I have kept beer (bottled and primed for carbonation) in my wine cellar @ 56-57 degrees for up to a year without any issues and it actually improved the beer tremendously. Like smurfe said this can be dependent on the style in addition to the alcohol content. *Edited by: masta *


----------



## Wade E (Mar 15, 2008)

Smurf, not sue yet as he hasnt given them to me yet as my buddy just gave him the "list" to see what he can actually get from the list such as beer gun, multi gauge regulator, beer gun attachment kit, bleeder valve, etc. He really doesnt deal with that stuff biut will look into seeing if he can get that stuff for me. I gave him 10 of my best wines to do what he can. He can get me all the corny kegs i want as he has 3000 of those and lots of co2 tanks and all the gaskets and cleaning stuff.


----------



## Wade E (Mar 25, 2008)

Can you carbonate in a fridge or do you need a freezer for this? I am pre thinking of what set up I will need and was thinking of getting a used fridge(probably a top freezer and that would not be big enough to stand a corny up and use a carbonation stone but if it can be done in a fridge then Ill get a counter height or little bigger fridge without freezer and maybe even convert it to a kegerator eventually.

*Edited by: wade *


----------



## smurfe (Mar 25, 2008)

You can stand a corney in a fridge with a top freezer. I have an extra fridge I lager in. A corney will fit. I just wish we didn't use the freezer we haveso I could use it to brew. 

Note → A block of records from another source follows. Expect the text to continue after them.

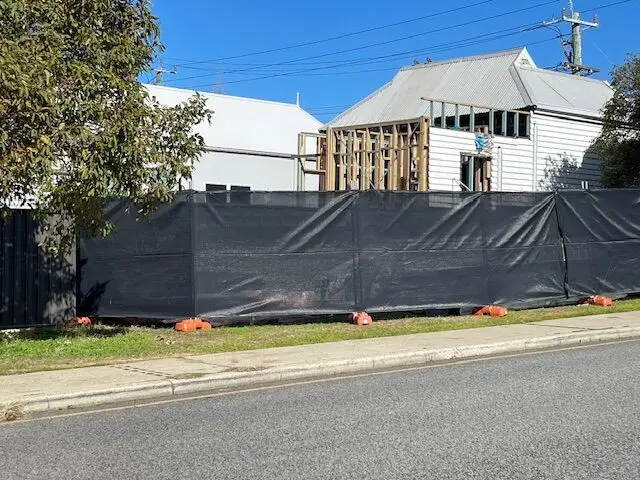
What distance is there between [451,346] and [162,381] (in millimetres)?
4167

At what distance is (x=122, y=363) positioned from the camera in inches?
370

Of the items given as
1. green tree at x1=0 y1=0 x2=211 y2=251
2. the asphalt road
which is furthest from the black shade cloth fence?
the asphalt road

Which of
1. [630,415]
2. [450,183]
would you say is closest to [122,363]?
[630,415]

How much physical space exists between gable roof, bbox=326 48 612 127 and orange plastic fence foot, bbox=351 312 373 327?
14.1 m

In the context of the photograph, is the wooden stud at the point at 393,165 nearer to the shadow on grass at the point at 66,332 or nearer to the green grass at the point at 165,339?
the green grass at the point at 165,339

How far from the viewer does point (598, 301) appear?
15250 mm

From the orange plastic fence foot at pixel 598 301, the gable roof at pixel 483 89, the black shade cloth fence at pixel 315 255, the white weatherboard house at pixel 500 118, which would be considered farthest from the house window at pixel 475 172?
the black shade cloth fence at pixel 315 255

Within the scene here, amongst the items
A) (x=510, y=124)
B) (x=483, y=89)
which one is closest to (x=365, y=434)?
(x=510, y=124)

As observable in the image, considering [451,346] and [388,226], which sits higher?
[388,226]

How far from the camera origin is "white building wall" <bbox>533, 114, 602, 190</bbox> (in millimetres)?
25031

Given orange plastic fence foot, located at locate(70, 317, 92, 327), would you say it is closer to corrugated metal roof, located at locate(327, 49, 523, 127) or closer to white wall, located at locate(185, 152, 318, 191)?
white wall, located at locate(185, 152, 318, 191)

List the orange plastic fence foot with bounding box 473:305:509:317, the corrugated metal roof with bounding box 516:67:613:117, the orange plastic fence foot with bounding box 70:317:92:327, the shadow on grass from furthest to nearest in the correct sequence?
the corrugated metal roof with bounding box 516:67:613:117, the orange plastic fence foot with bounding box 473:305:509:317, the orange plastic fence foot with bounding box 70:317:92:327, the shadow on grass

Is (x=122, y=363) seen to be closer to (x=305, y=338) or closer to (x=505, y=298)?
(x=305, y=338)

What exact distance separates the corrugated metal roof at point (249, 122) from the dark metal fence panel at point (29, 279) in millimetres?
15313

BTW, take the $21.00 a carbonation stone cost and buy another keg. They aren't needed. I have yet to use the one I have to carbonate. I now use it to oxygenate my wort after the boil by hooking it to an oxygen tank and giving the wort a 30 second blast of pure oxygen. *Edited by: smurfe *


----------



## Wade E (Mar 25, 2008)

Thanks smurf, I dont want nor can I afford to buy anything extra at this time. I thought until now that it had to be carbonated around 34*.


----------



## smurfe (Mar 25, 2008)

Nope. I carb at 40F.I will say though, the colder it is the faster it will carbonate. I kegged a lager last week that was 33 degrees into the keg. I had it carbonated and drinkable in 15 minutes.




*Edited by: smurfe *


----------



## Wade E (Mar 25, 2008)

Awesome info, thanx a billion. Now I will look at the classifieds for a fridge cheap but efficient. I really like beer but not to many bottled ones.


----------



## smurfe (Mar 25, 2008)

So buy your beer in a can.



If you have a choice between the same beer in a bottle or a can always go for the can. It keeps light away from the beer that will cause off flavors.Some craft brewers are looking into canning their beers. I like it in the can!


----------



## Wade E (Mar 25, 2008)

And here I thought you were a straight guy! All nonsense aside, I like draft beer and not many other kinds, its just something about the tap for me.


----------